= Università Cattolica del Sacro Cuore Schools =

Università Cattolica del Sacro Cuore Schools (English: Catholic University of the Sacred Heart) are the schools (facoltà) within the Italian university Università Cattolica del Sacro Cuore granting undergraduate and graduate degrees.

==History==
The Cattolica was founded in 1921. Classes began in Milan, in S.Agnese 2 with two faculties: Social Sciences and Humanities. Over the years other faculties were established, up to the current 12.

==Academics==
The schools offer Bachelor of Science and Master of Science in different fields. In addition to these, the university runs several double degree programs with other institutions throughout the world. Degrees are offered both in Italian and in English.

==Schools==

===School of Agriculture (Piacenza-Cremona)===
The School was established in 1951. It allows students from the Cattolica University, with the activation of the double degree with Wageningen University, to achieve two qualifications : master's degree in "Economics and management of agro-food system" (Italy) and the Master in "Management, economics and consumer sciences" (Netherlands).

===School of Banking, Financial and Insurance===
The School (1990), is the only faculty in Italy focused in the disciplines of banking and finance. The studies can be traced mainly in four areas: general economics, legal, mathematical-statistical and business. In recent years has also granted the degree course "Banking and finance" completely in English.

===School of Economics===
The UCSC School of Economics was founded in 1947. It provides for daytime courses but also in the evening, graduate courses in collaboration with other faculties and courses completely taught in English as "Economics" and "International Management". Since the academic year 2000/2001, on the campus of the seat of Rome, in collaboration with the Faculty of Medicine and Surgery has introduced the course "Economics and management of healthcare organizations."

===School of Economics and Law (Piacenza-Cremona)===
This school (1990), in addition to the traditional, courses is characterized by the offer of the course "International Management" double degree that allows the students to study 2 years in Piacenza and another 2 years in a foreign university, thereby achieving a double degree.

===School of Education===
The School of Education was founded in 1936. Originally was called faculty of teaching; since 1996 takes place a radical transformation and innovation that led to the establishment of the Faculty of Education.

===School of Language and Literatures===
UCSC School of Language and Literatures (1991), is characterized by a core educational drive, which leads to the learning of two major European languages: English, French, Russian, Spanish, German, to which is added to the study of Chinese and Arabic for the curriculum in "Language Expert for international relations."

===School of Law===
The School of Law is among the first schools set up at Cattolica (1924) and has long been one of the most coveted areas of instruction at the university.

===School of Letters and Philosophy===
The School of Letters and Philosophy (1924) is characterized by an offer on teaching science literature (classical and modern), philosophical, historical, artistic and archaeological, communication, cultural heritage and Arts and Entertainment.

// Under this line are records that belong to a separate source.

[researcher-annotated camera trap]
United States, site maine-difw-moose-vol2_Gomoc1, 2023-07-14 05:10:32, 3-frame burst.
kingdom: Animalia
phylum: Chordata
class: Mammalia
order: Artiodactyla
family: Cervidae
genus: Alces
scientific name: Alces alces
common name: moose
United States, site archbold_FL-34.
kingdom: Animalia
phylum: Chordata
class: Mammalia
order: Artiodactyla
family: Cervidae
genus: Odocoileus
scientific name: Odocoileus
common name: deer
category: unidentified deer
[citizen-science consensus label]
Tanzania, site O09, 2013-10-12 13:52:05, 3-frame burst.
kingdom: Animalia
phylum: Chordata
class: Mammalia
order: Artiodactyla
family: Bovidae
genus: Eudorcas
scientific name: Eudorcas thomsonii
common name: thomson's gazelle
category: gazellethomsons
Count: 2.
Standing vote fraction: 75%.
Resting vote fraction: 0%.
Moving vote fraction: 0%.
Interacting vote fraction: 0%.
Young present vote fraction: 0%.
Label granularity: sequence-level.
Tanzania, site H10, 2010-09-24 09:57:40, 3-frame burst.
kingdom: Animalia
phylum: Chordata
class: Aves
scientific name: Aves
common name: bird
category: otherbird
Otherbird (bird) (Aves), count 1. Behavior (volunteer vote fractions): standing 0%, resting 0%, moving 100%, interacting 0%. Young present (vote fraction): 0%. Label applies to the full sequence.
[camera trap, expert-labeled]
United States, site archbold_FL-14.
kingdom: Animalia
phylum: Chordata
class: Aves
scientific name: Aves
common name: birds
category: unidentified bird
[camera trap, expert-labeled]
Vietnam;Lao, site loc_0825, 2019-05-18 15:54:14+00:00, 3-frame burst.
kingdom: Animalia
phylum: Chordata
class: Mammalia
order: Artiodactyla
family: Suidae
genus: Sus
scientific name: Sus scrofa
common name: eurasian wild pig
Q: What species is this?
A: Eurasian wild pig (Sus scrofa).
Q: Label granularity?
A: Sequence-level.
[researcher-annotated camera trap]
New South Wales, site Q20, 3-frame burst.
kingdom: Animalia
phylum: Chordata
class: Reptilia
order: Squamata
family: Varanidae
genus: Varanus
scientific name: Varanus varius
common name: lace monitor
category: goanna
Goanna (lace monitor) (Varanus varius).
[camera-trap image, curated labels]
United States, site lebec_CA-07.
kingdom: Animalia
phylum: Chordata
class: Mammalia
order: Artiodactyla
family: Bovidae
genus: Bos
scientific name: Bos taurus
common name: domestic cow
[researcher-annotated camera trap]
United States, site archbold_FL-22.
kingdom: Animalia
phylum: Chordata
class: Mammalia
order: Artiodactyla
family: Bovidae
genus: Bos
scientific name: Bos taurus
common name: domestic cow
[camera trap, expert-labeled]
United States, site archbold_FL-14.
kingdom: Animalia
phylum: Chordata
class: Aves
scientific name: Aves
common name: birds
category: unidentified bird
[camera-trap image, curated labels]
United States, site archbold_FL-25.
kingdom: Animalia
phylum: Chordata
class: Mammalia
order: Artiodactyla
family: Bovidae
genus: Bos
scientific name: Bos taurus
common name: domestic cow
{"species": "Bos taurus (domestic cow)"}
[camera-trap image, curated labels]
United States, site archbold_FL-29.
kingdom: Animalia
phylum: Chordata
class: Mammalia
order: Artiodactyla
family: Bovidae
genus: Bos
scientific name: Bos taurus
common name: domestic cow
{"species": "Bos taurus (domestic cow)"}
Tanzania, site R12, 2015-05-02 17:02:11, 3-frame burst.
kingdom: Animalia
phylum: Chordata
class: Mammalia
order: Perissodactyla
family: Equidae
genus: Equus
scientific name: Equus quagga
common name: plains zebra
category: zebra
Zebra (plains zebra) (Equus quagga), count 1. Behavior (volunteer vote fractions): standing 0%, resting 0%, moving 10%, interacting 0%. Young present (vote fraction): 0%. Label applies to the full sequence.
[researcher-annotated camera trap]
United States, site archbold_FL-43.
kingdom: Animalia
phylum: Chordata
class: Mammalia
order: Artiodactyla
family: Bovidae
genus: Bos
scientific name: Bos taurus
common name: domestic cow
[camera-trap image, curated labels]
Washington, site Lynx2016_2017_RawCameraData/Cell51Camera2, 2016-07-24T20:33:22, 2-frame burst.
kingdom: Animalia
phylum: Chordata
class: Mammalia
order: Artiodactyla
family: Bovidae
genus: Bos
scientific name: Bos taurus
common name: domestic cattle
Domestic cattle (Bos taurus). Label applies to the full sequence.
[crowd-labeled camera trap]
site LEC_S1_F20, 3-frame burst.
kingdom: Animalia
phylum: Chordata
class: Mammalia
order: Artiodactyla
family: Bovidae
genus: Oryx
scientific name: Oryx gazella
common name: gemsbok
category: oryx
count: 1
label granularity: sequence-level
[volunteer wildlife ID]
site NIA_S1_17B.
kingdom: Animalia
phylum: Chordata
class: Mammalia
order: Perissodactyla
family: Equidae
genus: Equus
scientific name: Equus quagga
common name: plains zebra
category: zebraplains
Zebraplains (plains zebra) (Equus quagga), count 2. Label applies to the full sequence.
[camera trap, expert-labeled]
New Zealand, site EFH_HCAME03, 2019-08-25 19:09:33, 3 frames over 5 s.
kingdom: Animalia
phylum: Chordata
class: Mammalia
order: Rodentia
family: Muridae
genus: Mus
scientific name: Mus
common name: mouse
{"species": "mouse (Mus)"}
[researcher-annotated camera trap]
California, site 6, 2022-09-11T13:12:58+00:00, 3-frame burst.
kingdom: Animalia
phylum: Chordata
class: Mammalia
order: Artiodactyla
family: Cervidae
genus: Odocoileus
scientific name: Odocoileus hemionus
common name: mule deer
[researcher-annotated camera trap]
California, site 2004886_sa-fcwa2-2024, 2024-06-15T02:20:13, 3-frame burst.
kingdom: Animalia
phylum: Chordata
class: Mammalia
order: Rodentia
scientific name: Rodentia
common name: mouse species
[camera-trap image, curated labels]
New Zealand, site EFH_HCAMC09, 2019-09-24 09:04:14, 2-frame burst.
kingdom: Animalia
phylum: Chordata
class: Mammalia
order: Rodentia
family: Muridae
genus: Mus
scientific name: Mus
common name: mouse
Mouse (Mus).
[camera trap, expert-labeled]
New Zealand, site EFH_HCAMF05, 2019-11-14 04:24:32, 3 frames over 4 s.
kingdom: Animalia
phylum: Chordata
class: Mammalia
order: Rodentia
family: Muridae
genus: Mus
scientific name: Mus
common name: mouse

===School of Mathematical, Physical and Natural Sciences (Brescia)===
This school was founded in 1968 in Brescia. Classes have officially started in 1971 with a degree in "Mathematics", initially with the didactic address, then the ' address application and with the general. In 1997 was launched a degree course in "Physics" with the broad matter physics, environmental physics and physics of biosystems. In 2000 it was set up the new home of the Good Shepherd in Via dei Musei 41, characterized by new spaces for teaching, research and new laboratories of Computer Science and Physics, including the laboratories of Physics of Matter, prepared with the contribution of the National Institute for the Physics of Matter.

===School of Medicine "Agostino Gemelli" (Rome)===
The medical school (1958) is affiliated to the Agostino Gemelli University Polyclinic and also manages the John Paul II Foundation for Research and Treatment in Campobasso. In view of the introduction of a course of medicine completely in English, the teaching faculty teamed with University of Pittsburgh.

===School of Political and Social Sciences===
This school was founded in 1926. Originally was called "school of political and social sciences", which became in 1931 "faculty of political science, economics and trade", and in 1936 becomes the "Political Science Department".

===School of Psychology===
This school, founded in 1999, had its origin when Agostino Gemelli founded in 1924, the institute of psychology and biology characterized by innovative research tools for the time. In 1958, the lab became a school of psychology and the psychology department in 1983. Ten years later, in 1993, the Faculty of Education puts the undergraduate degree in psychology in 1999 from where it will evolve in the faculty of psychology.